A devious dark comedy with two dynamic lead performances, Thoroughbreds is brilliantly self contained and feeds off of the characters’ sick energy and blunt admissions to find a unique approach to a botched murder scheme. Lily (Anya Taylor-Joy) is highly emotional and along with her stoic friend Amanda (Olivia Cooke), plots to murder her egocentric stepfather (Paul Sparks).
The justifications that these two have for their crime, which include boredom and annoyance, are highly comical, but once their ambitions begin to manifest into a real plan, the film balances its sick shocks with funny character quips. The insanity of the situation gets increased when they recruit Tim (Anton Yelcin), a small time drug dealer, to help them.
Taylor-Joy and Cooke have to play complete opposites when it comes to their vulnerability, and it’s traits that the two gain from each other that makes each of their character developments so interesting. As Lily begins to learn how to be deceptive she hides her emotions more, and over the course of their scheme Amanda’s past trauma becomes more transparent despite her best intentions.
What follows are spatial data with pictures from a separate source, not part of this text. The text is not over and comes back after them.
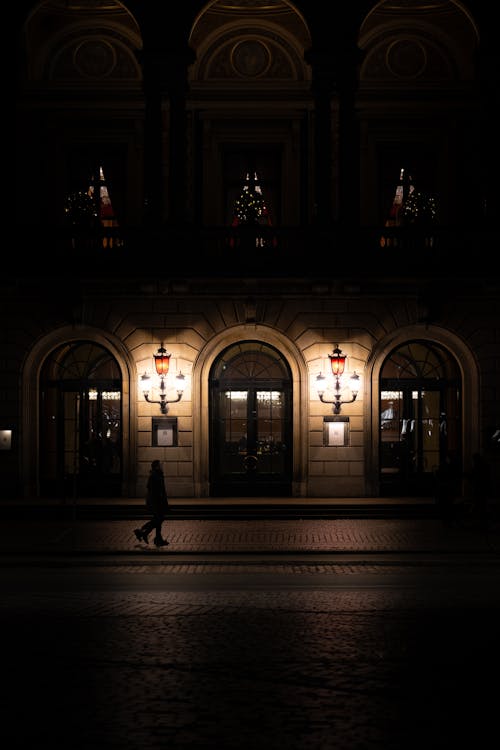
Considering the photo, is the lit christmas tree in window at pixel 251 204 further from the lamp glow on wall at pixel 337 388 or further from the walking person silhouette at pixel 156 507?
the walking person silhouette at pixel 156 507

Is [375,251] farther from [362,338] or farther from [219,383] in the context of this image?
[219,383]

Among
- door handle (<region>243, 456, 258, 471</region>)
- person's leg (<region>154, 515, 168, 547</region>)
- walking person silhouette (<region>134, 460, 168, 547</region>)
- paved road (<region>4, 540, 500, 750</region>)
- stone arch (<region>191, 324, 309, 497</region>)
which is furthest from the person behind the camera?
door handle (<region>243, 456, 258, 471</region>)

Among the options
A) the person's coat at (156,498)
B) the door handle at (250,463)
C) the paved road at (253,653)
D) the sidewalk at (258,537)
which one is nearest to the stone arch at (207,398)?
the door handle at (250,463)

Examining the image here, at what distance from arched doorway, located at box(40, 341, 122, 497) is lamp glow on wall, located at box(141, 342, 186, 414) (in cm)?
102

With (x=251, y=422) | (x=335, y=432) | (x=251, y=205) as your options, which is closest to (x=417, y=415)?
(x=335, y=432)

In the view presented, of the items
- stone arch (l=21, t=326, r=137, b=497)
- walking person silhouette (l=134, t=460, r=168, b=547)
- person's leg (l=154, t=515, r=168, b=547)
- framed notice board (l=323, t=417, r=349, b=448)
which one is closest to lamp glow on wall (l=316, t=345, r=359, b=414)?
framed notice board (l=323, t=417, r=349, b=448)

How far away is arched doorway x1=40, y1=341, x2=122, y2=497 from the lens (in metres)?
29.7

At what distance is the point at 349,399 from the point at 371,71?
8962 millimetres

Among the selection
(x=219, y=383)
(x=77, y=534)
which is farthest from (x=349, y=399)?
(x=77, y=534)

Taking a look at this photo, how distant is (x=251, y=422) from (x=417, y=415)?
4.40 m

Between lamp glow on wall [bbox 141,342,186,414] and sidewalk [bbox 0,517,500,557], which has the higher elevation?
lamp glow on wall [bbox 141,342,186,414]

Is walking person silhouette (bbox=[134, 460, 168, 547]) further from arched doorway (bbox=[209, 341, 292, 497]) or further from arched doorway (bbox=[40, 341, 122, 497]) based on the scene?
arched doorway (bbox=[40, 341, 122, 497])

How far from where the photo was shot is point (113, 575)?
1781 cm

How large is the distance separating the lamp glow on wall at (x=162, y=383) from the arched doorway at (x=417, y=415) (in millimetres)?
5316
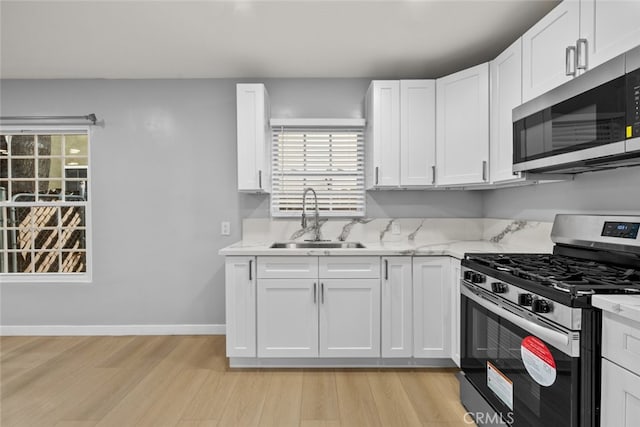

The characters are both straightforward with each other, and the slow building of the plot allows both characters to play off of each other’s wild ideas. Sparks is also excellent as Lily’s stepfather, and while at first he doesn’t seem particularly malicious, it’s interesting to see how his mean-spirited nature affects both girls. Simple, slick, and judicious with it’s violence, Thoroughbreds is compulsively watchable.
1. American Animals
Redefining what was possible for a true crime film, American Animals combines real life documentary interviews with the film’s subjects alongside the narrative recreation, which stars Barry Keoghan, Evan Peters, Jared Abrahamson, and Blake Jenner as four young men who pulled off one of the most audacious art heists in history. The documentary elements are limited to the interviews alone, and are there to establish the motivations and emotions of the characters, which is coupled nicely with the recreations that depict the heist in a stylized, cinematic fashion.
As the real life interviewees contradict one another and the legitimacy of some scenes comes into question, the film becomes a meta commentary on how each character defines their own truth and subverts their own memory. What’s unique about these characters is that they aren’t motivated by greed or maliciousness, but out of unfounded desires and feelings of discontent within a so-called “normal” life.
Each character’s moral flexibility when it comes to pulling off this extraordinary task is different, with Evan Peters doing great work as the group’s more ambitious, eccentric member, and Barry Keoghan as the soft-hearted moral compass.
American Animals considers all parts of what a heist film could do; often the most exciting part of the heist is the planning and orchestrating, and seeing the team gather materials and draw up their plan plays out perfectly once their mission becomes derailed. Even more intense than the frantic heist itself is the anxiety that sets in after the heist, as the four guys are unsure of how to sell this artifact and how they’ll ever return to their normal lives when it’s all over. American Animals sets up fascinating themes about fulfillment and adolescent ignorance, but remains a fast-paced thriller that doesn’t sacrifice its own entertainment value.